═════ Records shown ═════

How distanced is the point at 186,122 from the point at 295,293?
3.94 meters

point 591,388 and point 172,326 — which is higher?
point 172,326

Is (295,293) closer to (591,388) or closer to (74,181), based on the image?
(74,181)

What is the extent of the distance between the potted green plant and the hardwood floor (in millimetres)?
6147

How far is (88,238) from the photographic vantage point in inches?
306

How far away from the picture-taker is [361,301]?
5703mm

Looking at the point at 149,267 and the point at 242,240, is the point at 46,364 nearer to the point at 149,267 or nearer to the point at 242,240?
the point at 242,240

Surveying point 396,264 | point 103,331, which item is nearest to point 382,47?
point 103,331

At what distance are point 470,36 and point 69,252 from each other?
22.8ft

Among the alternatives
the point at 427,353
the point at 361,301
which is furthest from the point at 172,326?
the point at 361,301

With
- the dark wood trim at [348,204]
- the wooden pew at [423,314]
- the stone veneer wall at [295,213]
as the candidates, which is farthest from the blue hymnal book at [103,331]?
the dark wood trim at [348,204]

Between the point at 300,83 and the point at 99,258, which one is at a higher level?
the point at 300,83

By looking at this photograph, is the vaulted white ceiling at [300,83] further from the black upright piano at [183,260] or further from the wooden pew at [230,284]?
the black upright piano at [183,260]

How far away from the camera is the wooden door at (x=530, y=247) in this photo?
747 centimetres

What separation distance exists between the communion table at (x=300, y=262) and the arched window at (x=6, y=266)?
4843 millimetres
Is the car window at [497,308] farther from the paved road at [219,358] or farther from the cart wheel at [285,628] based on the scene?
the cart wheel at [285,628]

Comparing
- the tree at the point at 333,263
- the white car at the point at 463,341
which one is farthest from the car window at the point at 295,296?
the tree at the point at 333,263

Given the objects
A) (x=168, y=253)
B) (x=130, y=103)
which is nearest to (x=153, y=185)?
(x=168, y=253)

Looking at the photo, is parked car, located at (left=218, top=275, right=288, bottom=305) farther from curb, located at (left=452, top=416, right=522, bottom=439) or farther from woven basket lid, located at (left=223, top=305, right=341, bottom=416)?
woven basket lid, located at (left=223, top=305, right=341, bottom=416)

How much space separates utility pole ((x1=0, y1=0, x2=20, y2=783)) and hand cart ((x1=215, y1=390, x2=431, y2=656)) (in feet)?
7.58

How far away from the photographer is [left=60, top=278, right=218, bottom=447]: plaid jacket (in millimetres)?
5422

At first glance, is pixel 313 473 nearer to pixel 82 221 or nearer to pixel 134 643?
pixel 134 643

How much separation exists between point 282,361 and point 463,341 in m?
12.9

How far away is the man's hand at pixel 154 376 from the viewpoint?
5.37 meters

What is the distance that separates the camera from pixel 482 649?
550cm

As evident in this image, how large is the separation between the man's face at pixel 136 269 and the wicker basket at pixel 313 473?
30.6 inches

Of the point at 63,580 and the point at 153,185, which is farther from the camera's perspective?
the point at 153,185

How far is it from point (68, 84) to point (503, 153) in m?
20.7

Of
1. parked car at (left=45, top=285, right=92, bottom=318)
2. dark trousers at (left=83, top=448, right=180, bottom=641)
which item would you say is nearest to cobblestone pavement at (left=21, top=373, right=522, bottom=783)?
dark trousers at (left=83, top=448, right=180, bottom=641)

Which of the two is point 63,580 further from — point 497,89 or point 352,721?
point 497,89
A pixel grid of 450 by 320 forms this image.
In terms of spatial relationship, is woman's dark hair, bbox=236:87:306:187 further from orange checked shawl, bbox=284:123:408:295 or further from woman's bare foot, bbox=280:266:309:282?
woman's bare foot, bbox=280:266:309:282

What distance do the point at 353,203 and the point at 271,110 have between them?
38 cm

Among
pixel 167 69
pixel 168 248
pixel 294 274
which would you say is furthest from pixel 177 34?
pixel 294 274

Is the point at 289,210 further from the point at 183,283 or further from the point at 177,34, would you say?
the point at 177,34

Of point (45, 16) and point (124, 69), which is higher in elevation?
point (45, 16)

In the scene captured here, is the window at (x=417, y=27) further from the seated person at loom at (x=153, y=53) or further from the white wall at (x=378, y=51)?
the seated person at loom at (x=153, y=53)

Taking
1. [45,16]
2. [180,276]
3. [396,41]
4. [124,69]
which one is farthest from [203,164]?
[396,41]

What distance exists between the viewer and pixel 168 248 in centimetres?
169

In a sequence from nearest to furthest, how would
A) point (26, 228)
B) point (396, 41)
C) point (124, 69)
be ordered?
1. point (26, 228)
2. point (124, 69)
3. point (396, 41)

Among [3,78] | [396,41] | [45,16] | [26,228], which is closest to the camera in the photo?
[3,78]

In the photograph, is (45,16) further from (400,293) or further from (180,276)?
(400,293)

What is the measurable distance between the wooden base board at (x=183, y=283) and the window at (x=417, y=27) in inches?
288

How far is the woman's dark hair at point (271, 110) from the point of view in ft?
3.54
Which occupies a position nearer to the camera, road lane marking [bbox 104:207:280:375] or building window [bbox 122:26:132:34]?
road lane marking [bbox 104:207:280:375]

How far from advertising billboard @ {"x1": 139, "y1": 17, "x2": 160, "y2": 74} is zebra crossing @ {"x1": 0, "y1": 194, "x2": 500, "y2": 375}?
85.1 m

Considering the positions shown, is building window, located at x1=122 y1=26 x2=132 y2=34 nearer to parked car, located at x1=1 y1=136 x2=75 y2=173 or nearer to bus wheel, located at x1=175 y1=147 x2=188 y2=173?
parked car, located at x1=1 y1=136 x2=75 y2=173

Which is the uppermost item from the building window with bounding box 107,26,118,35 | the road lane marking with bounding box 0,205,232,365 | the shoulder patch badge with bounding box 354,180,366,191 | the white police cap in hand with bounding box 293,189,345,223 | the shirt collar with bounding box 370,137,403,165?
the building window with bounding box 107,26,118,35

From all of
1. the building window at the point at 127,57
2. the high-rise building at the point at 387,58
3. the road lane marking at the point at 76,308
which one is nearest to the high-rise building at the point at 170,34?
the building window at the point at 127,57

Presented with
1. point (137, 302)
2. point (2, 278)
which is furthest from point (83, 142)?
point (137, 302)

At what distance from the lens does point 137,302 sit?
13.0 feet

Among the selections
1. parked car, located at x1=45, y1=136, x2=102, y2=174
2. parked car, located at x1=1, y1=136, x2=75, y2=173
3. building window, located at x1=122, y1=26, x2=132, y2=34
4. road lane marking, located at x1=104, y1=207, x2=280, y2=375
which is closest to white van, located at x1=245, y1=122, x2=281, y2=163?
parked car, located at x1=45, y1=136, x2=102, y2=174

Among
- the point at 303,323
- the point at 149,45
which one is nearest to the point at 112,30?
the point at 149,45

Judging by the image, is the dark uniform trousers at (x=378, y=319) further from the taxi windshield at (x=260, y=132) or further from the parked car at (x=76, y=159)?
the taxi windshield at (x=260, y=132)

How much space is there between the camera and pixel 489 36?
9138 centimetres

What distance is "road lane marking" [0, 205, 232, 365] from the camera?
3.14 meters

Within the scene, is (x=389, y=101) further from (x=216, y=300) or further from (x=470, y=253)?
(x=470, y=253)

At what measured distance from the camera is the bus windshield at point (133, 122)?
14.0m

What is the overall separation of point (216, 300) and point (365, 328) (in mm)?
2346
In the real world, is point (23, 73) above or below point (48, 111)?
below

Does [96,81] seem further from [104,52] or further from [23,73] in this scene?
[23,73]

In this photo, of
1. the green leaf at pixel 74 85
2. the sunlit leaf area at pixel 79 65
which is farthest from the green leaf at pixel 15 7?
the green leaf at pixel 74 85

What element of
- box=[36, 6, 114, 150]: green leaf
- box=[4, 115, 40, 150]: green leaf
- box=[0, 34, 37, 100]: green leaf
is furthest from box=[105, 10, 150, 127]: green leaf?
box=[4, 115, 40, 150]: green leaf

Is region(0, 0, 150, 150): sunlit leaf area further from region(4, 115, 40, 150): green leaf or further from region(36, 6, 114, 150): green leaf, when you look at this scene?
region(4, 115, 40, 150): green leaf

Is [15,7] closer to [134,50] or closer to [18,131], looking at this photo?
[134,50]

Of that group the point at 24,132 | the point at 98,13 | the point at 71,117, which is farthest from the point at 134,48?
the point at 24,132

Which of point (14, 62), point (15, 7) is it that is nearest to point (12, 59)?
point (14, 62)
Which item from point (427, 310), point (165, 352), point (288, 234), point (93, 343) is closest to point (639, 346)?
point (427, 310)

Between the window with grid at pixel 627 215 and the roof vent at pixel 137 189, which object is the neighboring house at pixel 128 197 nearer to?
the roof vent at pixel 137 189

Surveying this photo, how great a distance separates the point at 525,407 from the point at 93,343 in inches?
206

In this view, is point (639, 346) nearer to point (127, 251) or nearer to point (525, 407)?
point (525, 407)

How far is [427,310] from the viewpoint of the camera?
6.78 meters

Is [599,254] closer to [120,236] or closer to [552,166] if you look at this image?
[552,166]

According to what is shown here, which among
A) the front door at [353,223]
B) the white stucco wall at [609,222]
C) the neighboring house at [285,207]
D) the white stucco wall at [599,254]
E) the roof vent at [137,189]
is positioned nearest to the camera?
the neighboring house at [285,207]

═════

▶ **Stated problem**:
Copy out the rows between the line holding "Surveying this photo, how" and the line holding "6.78 meters", inclusive, repeating them word for word.

▶ **Result for this task**:
Surveying this photo, how great a distance separates the point at 525,407 from the point at 93,343 in inches?
206

In this view, is point (639, 346) nearer to point (127, 251) or nearer to point (525, 407)?
point (525, 407)

How far is [427,310] from the viewpoint of the camera?
6.78 meters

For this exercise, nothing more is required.